Southover Grange is a Grade II* listed building in the South Downs National Park local planning authority area, England. First listed on 25 February 1952. A Tudor House. 6 related planning applications.
Southover Grange
- WRENN ID
- old-moat-equinox
- Grade
- II*
- Local Planning Authority
- South Downs National Park
- Country
- England
- Date first listed
- 25 February 1952
- Type
- House
- Period
- Tudor
- Source
- Historic England listing
Description
Southover Grange is a house built in 1572 for William Newton, Steward to the Earl of Dorset. The building is constructed from dressed Caen stone, removed from the Priory, with a roof finished with Horsham slabs on the lower slopes and plain tiles above. The roofline features coped parapets, irregular red brick chimneys, and a pair of 19th-century gabled dormers decorated with bargeboards.
The house follows a U-plan with a rear wing to the left. The west front presents two storeys with attics. Projecting wings flank a central recess on the ground floor, which is infilled. The fenestration follows a slightly irregular 2-3-1 rhythm. The ground-floor wings contain ovolo-moulded cross-windows, with 2-light mullioned windows above, all topped by hood-mouldings. A small 2-light window with chamfered mullion appears in the right garret with a hoodmould; to the left is a 2-light garret window similar to the first-floor windows but smaller.
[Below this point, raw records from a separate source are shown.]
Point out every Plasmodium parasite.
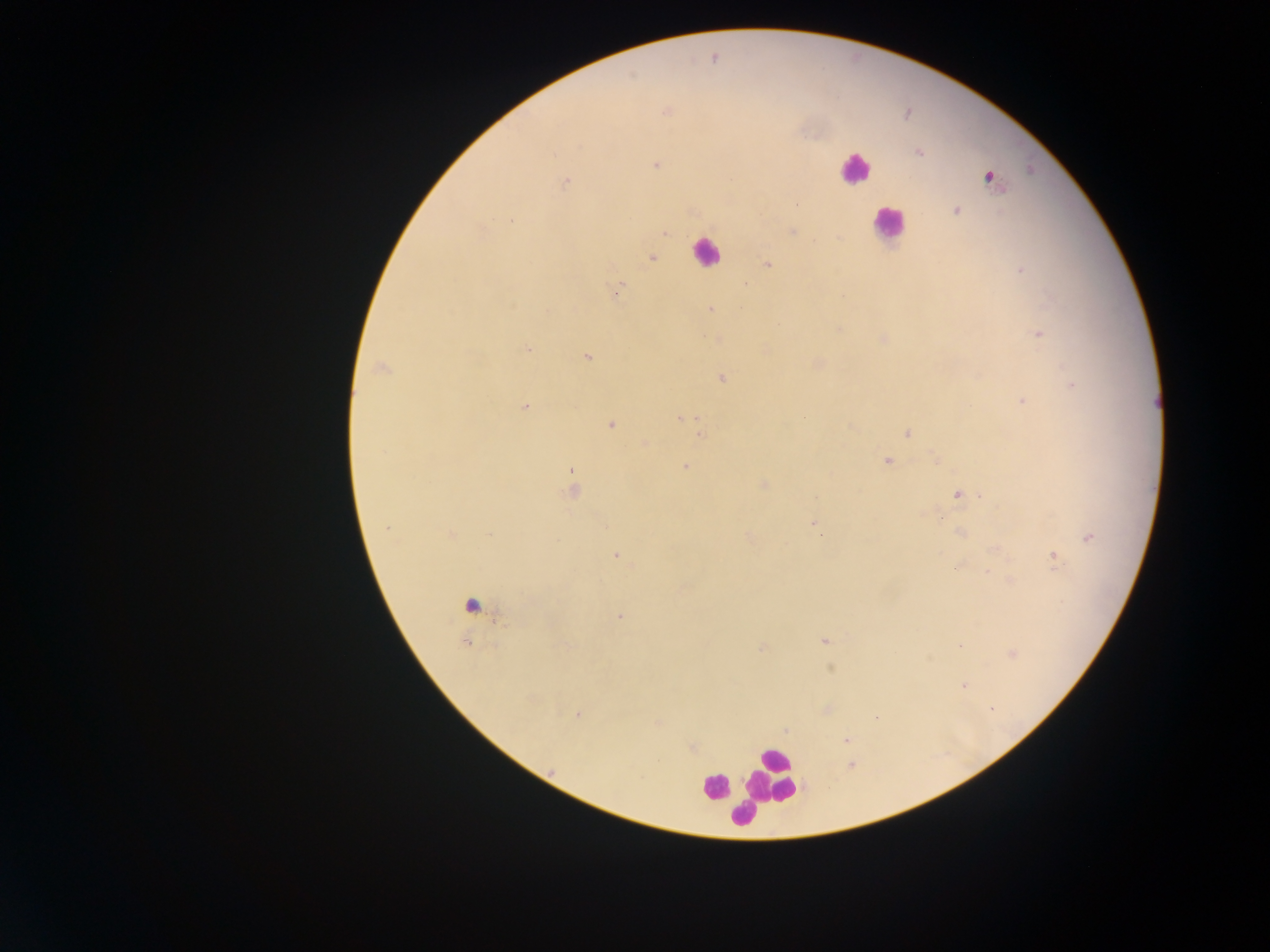

Approximate centers as (x, y) in pixels.
Plasmodium parasites: (919, 153), (656, 164), (1029, 169), (988, 177), (566, 181), (957, 209), (662, 232), (652, 258), (766, 264), (1020, 269), (615, 290), (512, 306), (709, 307), (1038, 334), (528, 350), (586, 357), (379, 368), (722, 376), (1071, 384), (1022, 400), (525, 406), (678, 418), (802, 418), (612, 423), (908, 433), (702, 435), (886, 462), (687, 465), (571, 472), (763, 485), (571, 493), (956, 495), (982, 496), (814, 522), (606, 526), (387, 529), (959, 532), (451, 533), (488, 534), (1086, 537), (750, 538), (614, 555), (1053, 556), (958, 566), (986, 572), (1010, 578), (621, 615), (823, 641), (960, 646), (564, 647), (759, 647), (1011, 654), (930, 658), (829, 669), (962, 686), (579, 714), (576, 717), (658, 723), (846, 739), (692, 748), (553, 774).

image size = 1270×952 pixels
country = Ghana
field of view = single
leukocyte locations = approximate centers as (x, y) in pixels: (853, 168), (889, 224), (707, 254), (776, 759), (773, 776), (716, 787), (743, 816)
capture = mobile-phone photograph through a microscope
preparation = thick blood film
The central recess displays a pair of 2-light ovolo-moulded mullioned windows flanking a central 3-light window with a shield over the central light. A continuous stepped hood-mould spans all three first-floor windows in the recess. Flanking a rounded Tudor-arched entrance are 6-light 19th-century windows with transom-and-mullion divisions and rounded tracery to the upper lights. The entrance has a boarded and ribbed door with a moulded surround, florally-decorated spandrels, and an uncarved shield with an attached light. A continuous hoodmould covers all three openings. All windows feature leaded casements set in iron frames. A small pedimented aedicule on the first floor of the re-entrant angle of the left wing contains a shield of a lion rampant.
The north front features a brick chimney-stack on the ridge to the left with arched panelled sides, an oversailing cornice, and a 19th-century bell housed in a gabled wooden bell-cote. Two gabled semi-dormers with gable-parapets and kneelers flank the lefthand stack. Two ovolo-moulded cross windows flank the stack with a hoodmould continuing around it and over a single-light window in the stack. The projecting wing to the left of centre displays regular fenestration with 5-light ovolo-moulded windows on ground and first floors, and 2-light windows in the garret. Two further windows at half-levels between storeys appear on either side, single-light below and 2-light above, all with cast-iron casements, leaded lights, and hoodmoulds. Two tall stone chimney-breasts rise to the right.
The east front is L-shaped, with a projecting canted staircase wing and a further gabled wing set in the re-entrant angle. It rises two storeys with attics to the right and displays irregular fenestration.
The interior contains a hall with a panelled ceiling and moulded beams on shield corbels, together with a marble fire-surround and Neo-Jacobean overmantel. The dining room features a fire surround with a stone-moulded Tudor arch inscribed 'WN 1572' in the spandrels, and an overmantel marked 'Ye Old/Welsh/Parliament/House/Dolgelly'. The staircase is a 19th-century Neo-Jacobean composition with twisted balusters and an early 18th-century hanging lantern decorated with foliage.
The diarist John Evelyn lived at Southover Grange as a boy in the early seventeenth century. The building was later used as the original of Mockbeggar's Hall in Ovingdean Grange by William Harrison Ainsworth (1805-82).